(Questions about scenes shown in images)

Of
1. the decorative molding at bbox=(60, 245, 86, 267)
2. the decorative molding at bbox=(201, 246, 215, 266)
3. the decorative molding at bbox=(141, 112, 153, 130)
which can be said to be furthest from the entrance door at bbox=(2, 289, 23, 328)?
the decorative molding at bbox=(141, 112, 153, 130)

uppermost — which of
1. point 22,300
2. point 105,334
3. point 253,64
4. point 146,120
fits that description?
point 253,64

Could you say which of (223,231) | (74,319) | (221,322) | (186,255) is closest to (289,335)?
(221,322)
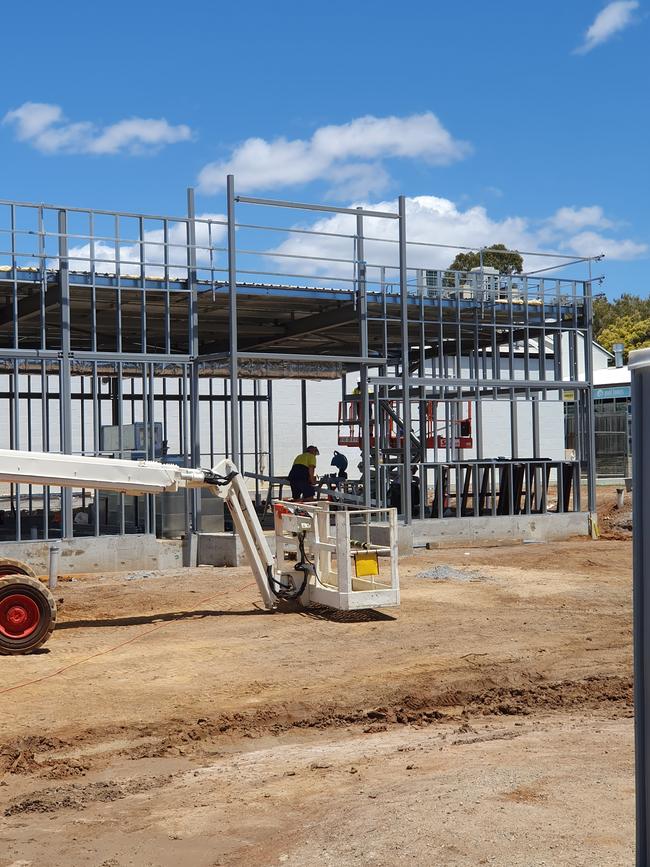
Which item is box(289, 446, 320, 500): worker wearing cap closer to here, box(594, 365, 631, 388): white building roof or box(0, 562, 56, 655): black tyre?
box(0, 562, 56, 655): black tyre

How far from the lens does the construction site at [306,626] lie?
23.5 ft

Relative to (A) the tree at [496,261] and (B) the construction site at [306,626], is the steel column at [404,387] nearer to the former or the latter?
(B) the construction site at [306,626]

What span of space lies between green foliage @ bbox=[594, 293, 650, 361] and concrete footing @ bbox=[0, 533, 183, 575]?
176ft

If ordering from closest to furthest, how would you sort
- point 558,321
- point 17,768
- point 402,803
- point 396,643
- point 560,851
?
point 560,851
point 402,803
point 17,768
point 396,643
point 558,321

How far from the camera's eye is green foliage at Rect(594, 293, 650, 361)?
3086 inches

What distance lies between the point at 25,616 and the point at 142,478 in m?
2.26

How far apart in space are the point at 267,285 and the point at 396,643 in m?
10.6

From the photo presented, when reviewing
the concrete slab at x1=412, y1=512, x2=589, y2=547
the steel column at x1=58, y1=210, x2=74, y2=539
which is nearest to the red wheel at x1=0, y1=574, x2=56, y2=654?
the steel column at x1=58, y1=210, x2=74, y2=539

Requirements:
Locate every line in the items above that contains the word "What" and copy each of those lines. Case matters.

Worked answer:
What span of space lies between green foliage @ bbox=[594, 293, 650, 361] and concrete footing @ bbox=[0, 533, 183, 575]?
What distance lies between the point at 25,616 and the point at 142,478 in m?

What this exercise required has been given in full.